As we near the conclusion of the first quarter of the school year, students should be finishing up adjusting to their classes and teachers, as well as our campus. Teachers have begun to submit grades, assign homework, and move forward with their testing strategies. Our administration has put their best foot forward this inaugural school year to ensure a high learning rate and bring the growth of knowledge to young minds. As a team, they have put their heads together to come up with the best possible guide for staff and students to follow.
The only major change is the “F” range now being between a 50-59. Students who have missing work or underperformed work, may not receive lower than a 50% grade. As pointed out by our principal Mrs. Hetzler-Nettles, the “F” range being 50% is so large compared to the other A, B, C, & D categories all ranging in 10%. As brilliantly put by Mrs. Nettles, “making the percentage amount in the categories more equal will help students stay on track, and move the focus away from failure.” Students should not be afraid to fail and instead should drive their attention to learning the material. However, students that do lack in effort will still receive an “F” grade, but not being lower than a 50% gives a student more of a chance to recover if they so wish. A zero in the grade book has the power to drop letter grades drastically. It all comes down to how a student does over time, and how many opportunities are given for student recovery.

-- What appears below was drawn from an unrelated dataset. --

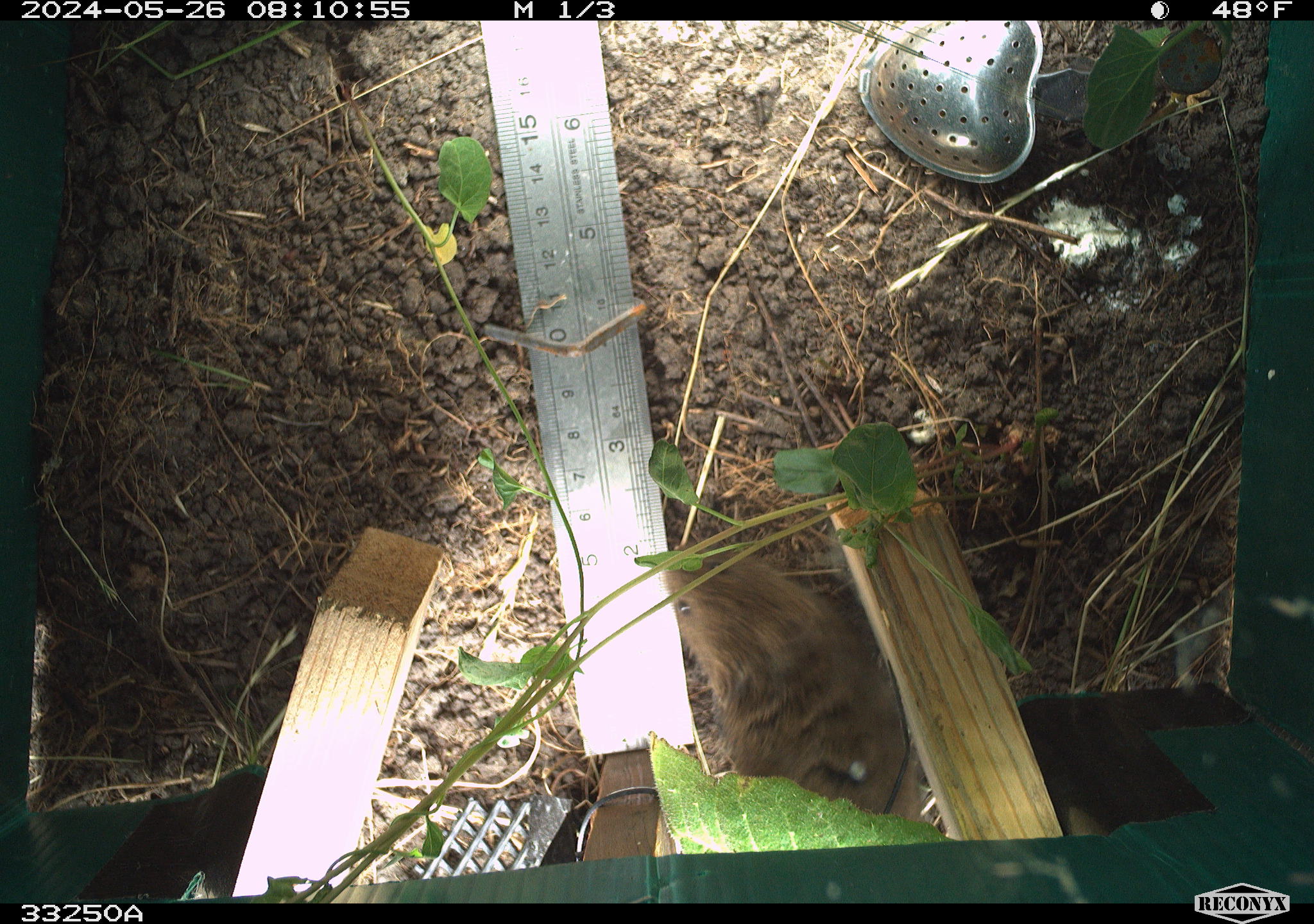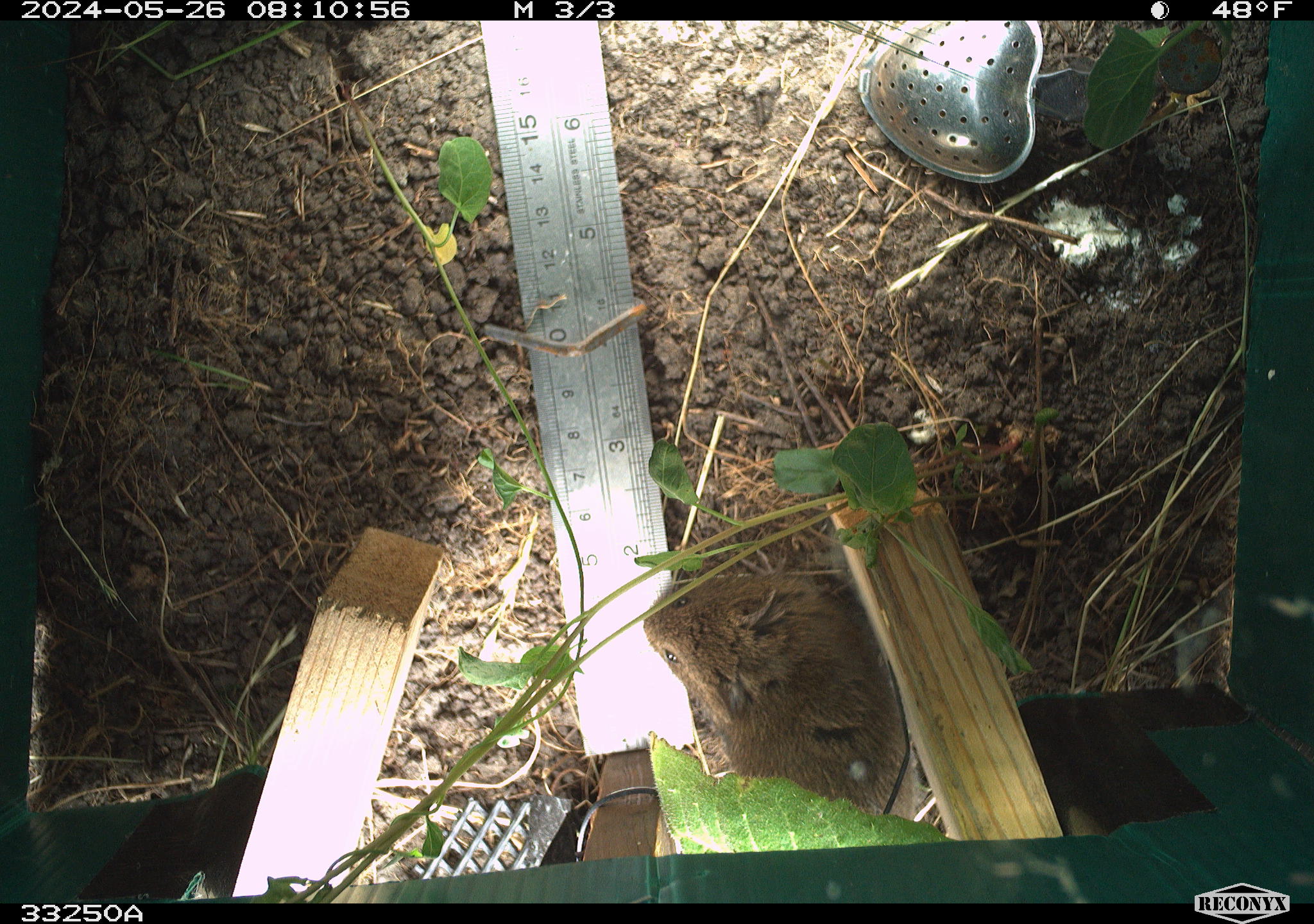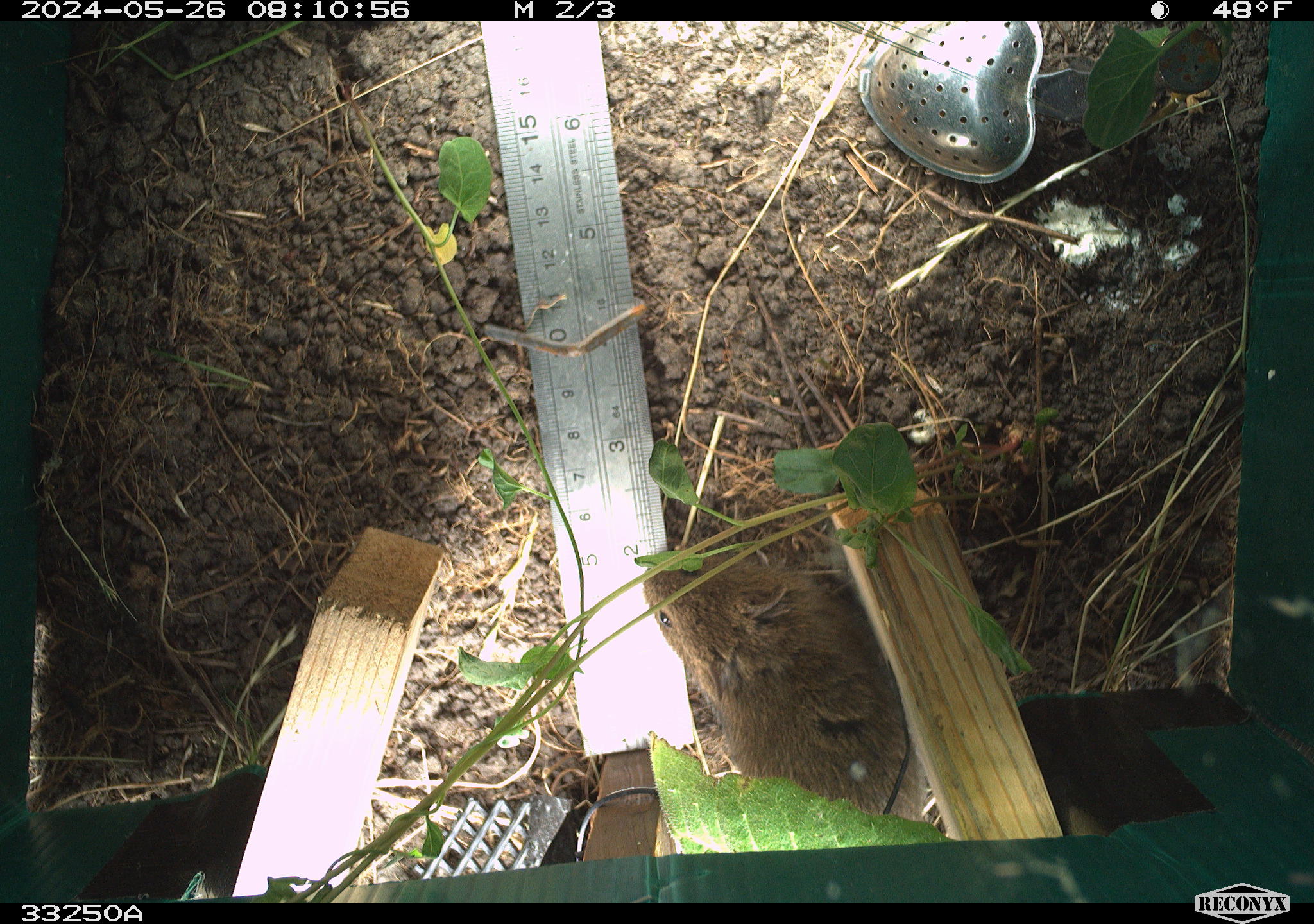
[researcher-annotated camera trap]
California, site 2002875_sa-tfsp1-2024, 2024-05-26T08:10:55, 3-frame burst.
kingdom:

Receiving an F is discouraging. Fear of not being strong enough to take that hit to your grade and recover where you want to be can prevent a student from trying. “I think lessening the range of an F sends the message that every day, as a student, you are on the fringe of your capabilities. Failing at something is how we all learn”, stated Mrs. Nettles. Fear of failure is a national issue that our school has gone above and beyond to tinker with for the benefit of the student body. It’s the process behind the problem-solving that will progress our school to great capability. Mrs. Nettles also added that “This is about learning the material and mastering content. Students should focus on themselves and their own learning, and the grades should reflect what they have learned.”

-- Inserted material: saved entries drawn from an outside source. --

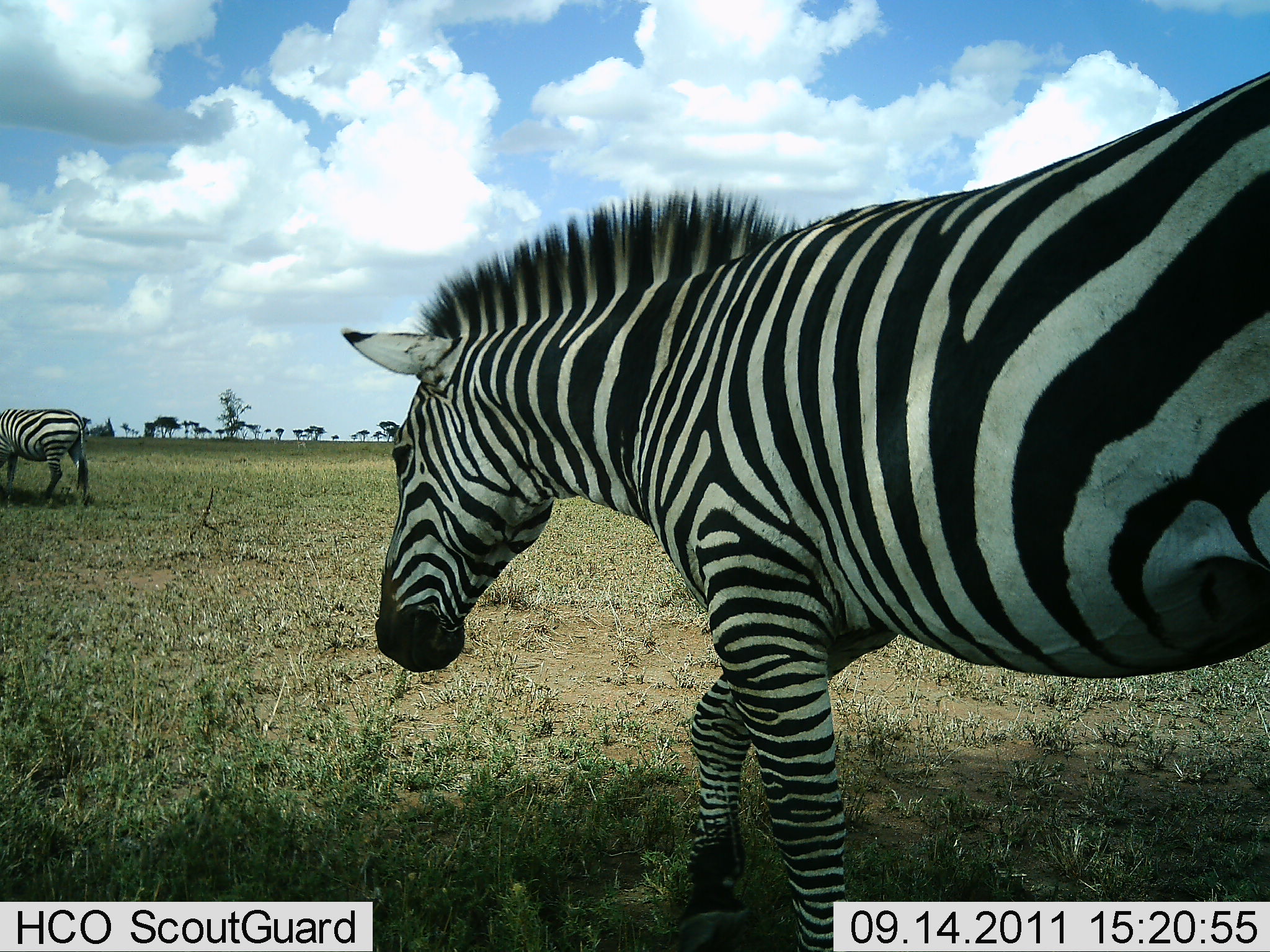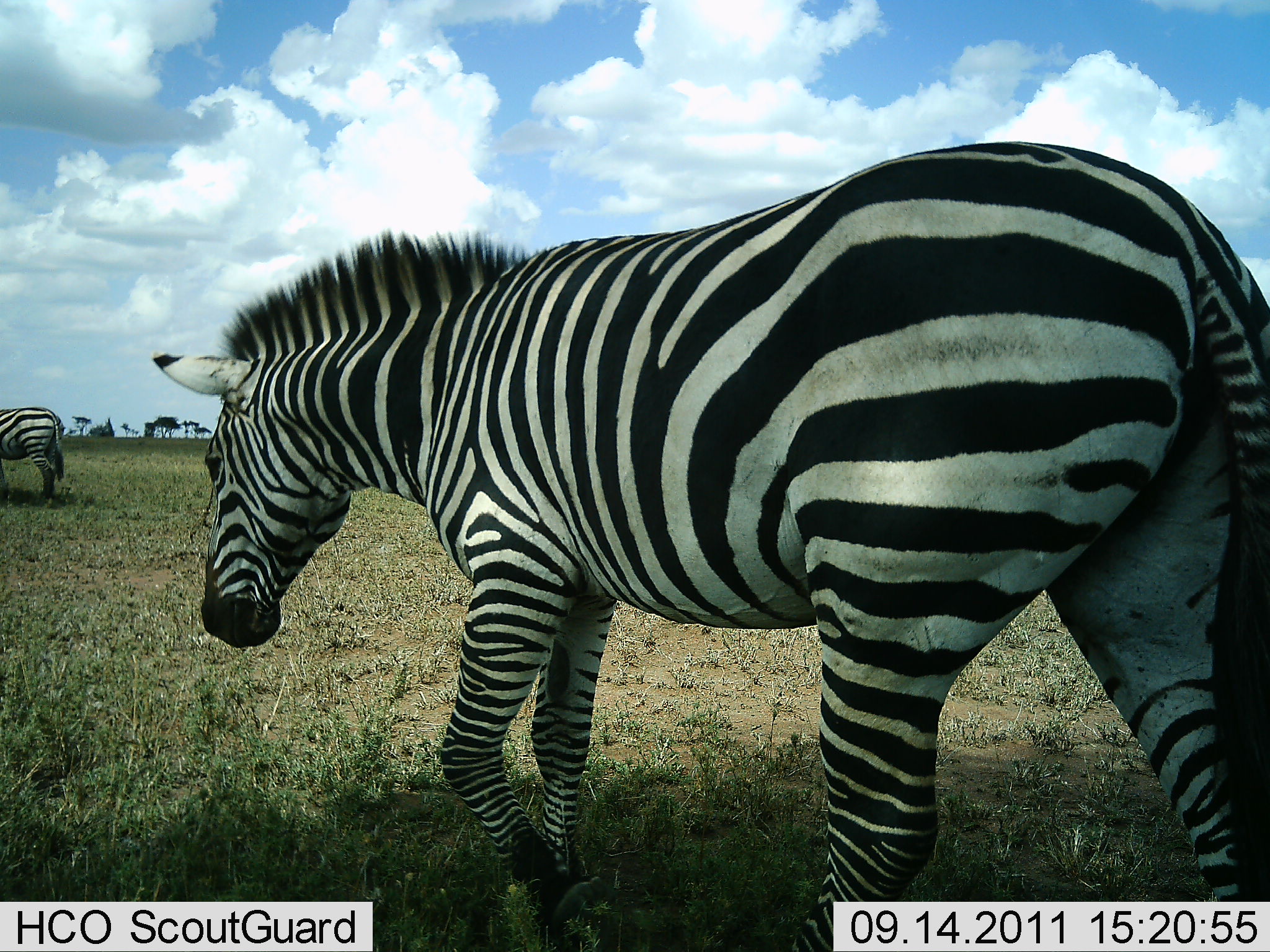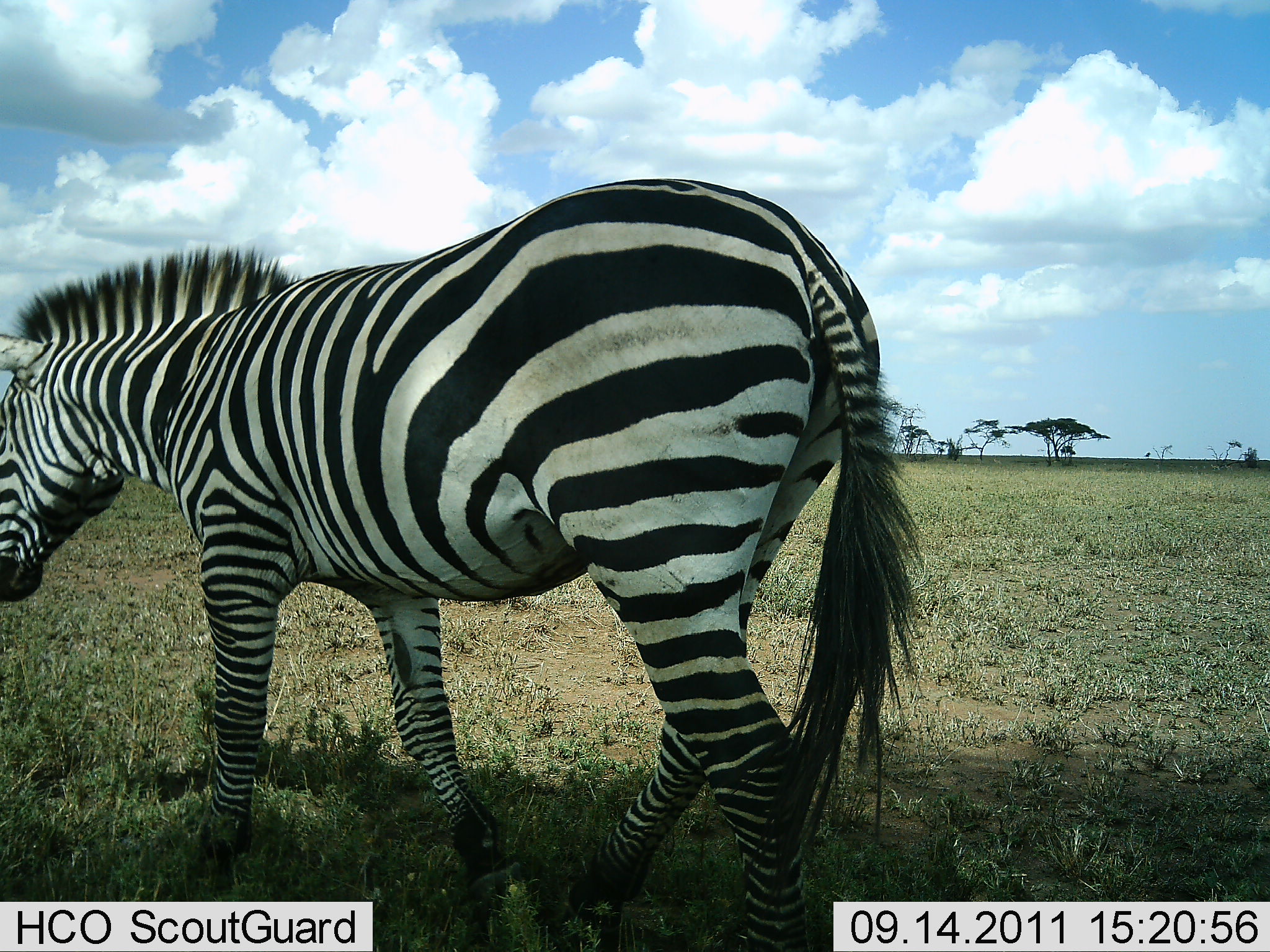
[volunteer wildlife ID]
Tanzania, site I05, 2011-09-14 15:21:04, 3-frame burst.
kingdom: Animalia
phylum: Chordata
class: Mammalia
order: Perissodactyla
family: Equidae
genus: Equus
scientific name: Equus quagga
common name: plains zebra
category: zebra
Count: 2.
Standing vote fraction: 7%.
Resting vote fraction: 0%.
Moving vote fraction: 100%.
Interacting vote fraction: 0%.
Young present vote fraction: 0%.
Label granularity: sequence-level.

When speaking with Ms. Melsheimer, one of our assistant principals, she made it very clear, “this is all the beauty of a new school. To be able to edit and revise how we can tackle issues that come to our attention.” Cypress Creek Middle High School is lucky enough to have an admirable staff that takes risks. Pasco County School District encourages the trying of new things, Cypress Creek has done just that by thinking outside the box and doing what they can to motivate students to reach their full potential.